While newborn screening has reduced illnesses and deaths among babies with severe combined immunodeficiency (SCID), earlier identification through genomic screening could help parents receive referrals for bone marrow transplant evaluation and initiate human leukocyte antigen (HLA) typing for donor matching, they wrote.
They cautioned, though, that offering expanded prenatal screening risks overwhelming patients with information. Gold said she counsels pregnant patients and is aware that additional information on disease risks can cause undue stress.
Susan Klugman, ACMG's former president, said in an email that ACMG has a group that is reviewing the current secondary findings "and will need to consider whether or not a second group should analyze fetal secondary findings."

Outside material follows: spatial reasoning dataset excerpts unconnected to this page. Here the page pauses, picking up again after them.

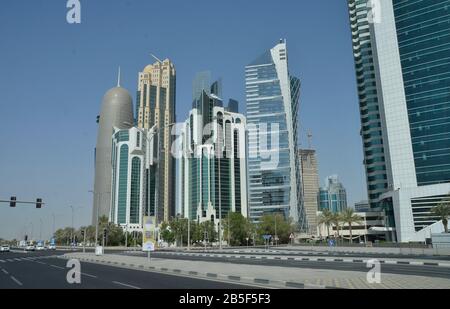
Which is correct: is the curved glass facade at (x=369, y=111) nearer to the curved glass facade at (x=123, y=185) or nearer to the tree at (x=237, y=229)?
the tree at (x=237, y=229)

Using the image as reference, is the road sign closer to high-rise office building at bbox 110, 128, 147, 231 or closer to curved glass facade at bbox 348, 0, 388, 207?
curved glass facade at bbox 348, 0, 388, 207

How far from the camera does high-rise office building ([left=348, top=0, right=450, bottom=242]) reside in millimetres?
102250

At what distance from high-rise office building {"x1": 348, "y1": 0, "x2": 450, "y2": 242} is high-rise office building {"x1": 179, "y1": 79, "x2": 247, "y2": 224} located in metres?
65.4

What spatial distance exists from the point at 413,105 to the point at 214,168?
79.0 meters

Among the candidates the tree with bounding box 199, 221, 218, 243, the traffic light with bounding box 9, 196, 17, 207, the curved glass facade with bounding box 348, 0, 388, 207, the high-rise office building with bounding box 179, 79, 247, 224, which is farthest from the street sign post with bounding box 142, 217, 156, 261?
the high-rise office building with bounding box 179, 79, 247, 224

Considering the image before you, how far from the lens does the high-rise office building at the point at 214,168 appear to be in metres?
164

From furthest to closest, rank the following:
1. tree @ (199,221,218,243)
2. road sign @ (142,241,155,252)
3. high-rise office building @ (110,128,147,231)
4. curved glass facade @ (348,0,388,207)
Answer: high-rise office building @ (110,128,147,231) → curved glass facade @ (348,0,388,207) → tree @ (199,221,218,243) → road sign @ (142,241,155,252)

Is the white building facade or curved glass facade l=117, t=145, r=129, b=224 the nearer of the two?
the white building facade

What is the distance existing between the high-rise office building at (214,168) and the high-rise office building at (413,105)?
215 ft

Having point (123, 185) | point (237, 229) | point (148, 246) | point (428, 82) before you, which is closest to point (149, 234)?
point (148, 246)

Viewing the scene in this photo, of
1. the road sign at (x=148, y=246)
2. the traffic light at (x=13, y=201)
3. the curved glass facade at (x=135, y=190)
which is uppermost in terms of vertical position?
the curved glass facade at (x=135, y=190)

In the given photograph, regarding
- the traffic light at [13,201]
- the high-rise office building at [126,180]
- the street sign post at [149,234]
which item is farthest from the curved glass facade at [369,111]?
the traffic light at [13,201]
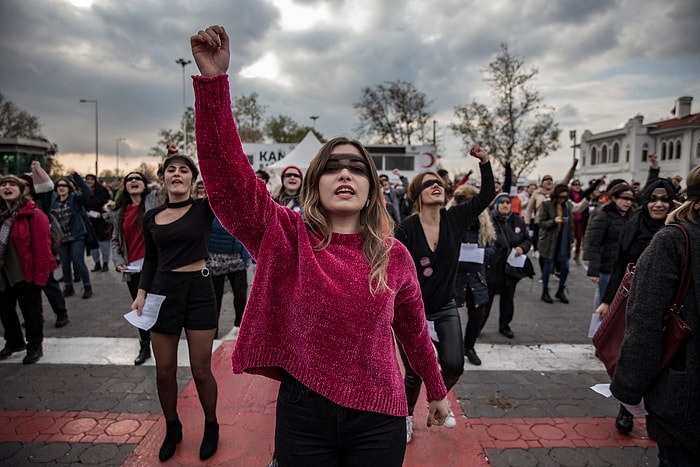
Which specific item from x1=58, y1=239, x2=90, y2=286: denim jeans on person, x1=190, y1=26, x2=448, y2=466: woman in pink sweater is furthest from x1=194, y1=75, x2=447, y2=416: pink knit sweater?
x1=58, y1=239, x2=90, y2=286: denim jeans on person

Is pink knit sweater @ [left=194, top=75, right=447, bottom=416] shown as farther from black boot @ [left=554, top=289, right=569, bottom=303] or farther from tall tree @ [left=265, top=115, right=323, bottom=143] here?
tall tree @ [left=265, top=115, right=323, bottom=143]

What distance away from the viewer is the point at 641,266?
215 centimetres

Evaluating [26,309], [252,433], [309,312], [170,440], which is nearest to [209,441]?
[170,440]

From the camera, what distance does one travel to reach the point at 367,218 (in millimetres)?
1810

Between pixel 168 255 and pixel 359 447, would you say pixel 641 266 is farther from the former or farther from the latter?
pixel 168 255

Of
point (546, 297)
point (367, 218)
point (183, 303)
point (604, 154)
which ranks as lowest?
point (546, 297)

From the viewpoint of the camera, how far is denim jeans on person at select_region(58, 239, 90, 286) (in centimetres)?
771

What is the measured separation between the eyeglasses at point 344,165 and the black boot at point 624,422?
3326 millimetres

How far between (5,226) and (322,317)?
4996 millimetres

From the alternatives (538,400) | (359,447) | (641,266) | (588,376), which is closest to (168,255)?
(359,447)

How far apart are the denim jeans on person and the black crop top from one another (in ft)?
17.9

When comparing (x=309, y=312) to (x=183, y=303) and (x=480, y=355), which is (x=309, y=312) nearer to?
(x=183, y=303)

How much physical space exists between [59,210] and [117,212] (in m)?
4.06

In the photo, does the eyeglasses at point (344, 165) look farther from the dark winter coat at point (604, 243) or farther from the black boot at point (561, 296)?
the black boot at point (561, 296)
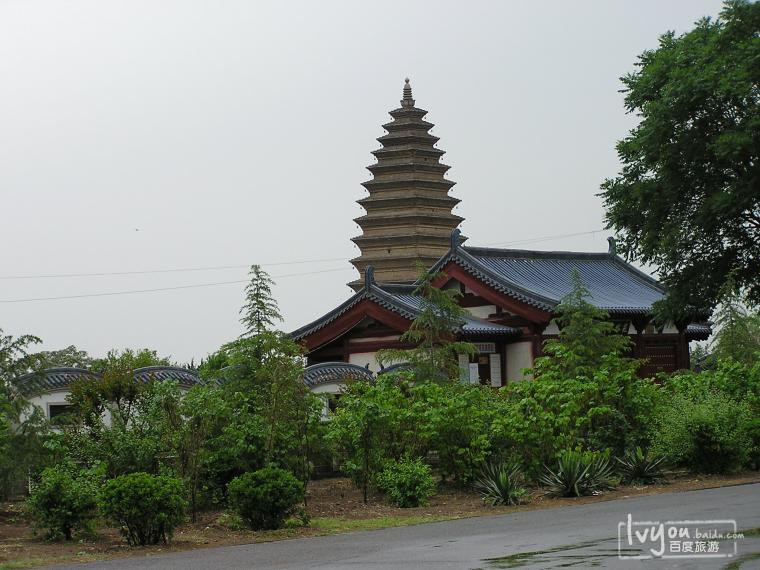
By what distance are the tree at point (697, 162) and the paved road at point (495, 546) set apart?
48.3ft

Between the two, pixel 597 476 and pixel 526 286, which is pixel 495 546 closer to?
pixel 597 476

She added that the reports and clinical trials of therapeutic interventions in fetuses and newborns "need to each be examined critically as many of the conclusions are not yet published and many of the trials involve only one subject."
Klugman noted that diagnostic fetal genome sequencing is gaining acceptance, especially in response to ultrasound anomalies, but that sequencing has not yet become the standard of care and is not covered by most insurance providers.
Gold said the gene list could be refined through workgroups and content experts to determine which targets would provide the greatest results for patients. Patients may not always appreciate the complexity, nuances, and uncertainty of test results, but they could use the information on available treatments to help them to make more informed choices.
"When someone has a fetus with an anomaly or a genetic diagnosis, they may be at a crossroads between continuing the pregnancy and considering termination," she said. "But we're presenting, hopefully, a complete list of disorders for which there is a third option, which would be offering some sort of treatment if one wants to continue the pregnancy but wants to try to ameliorate the symptoms of the associated disease."
Gold said she and her fellow researchers hope that experts in genetics, obstetrics, and prenatal health will help develop an optimized list of genes that would be appropriate for prenatal screening and that clinicians will help to establish how the panel could be implemented in the clinic.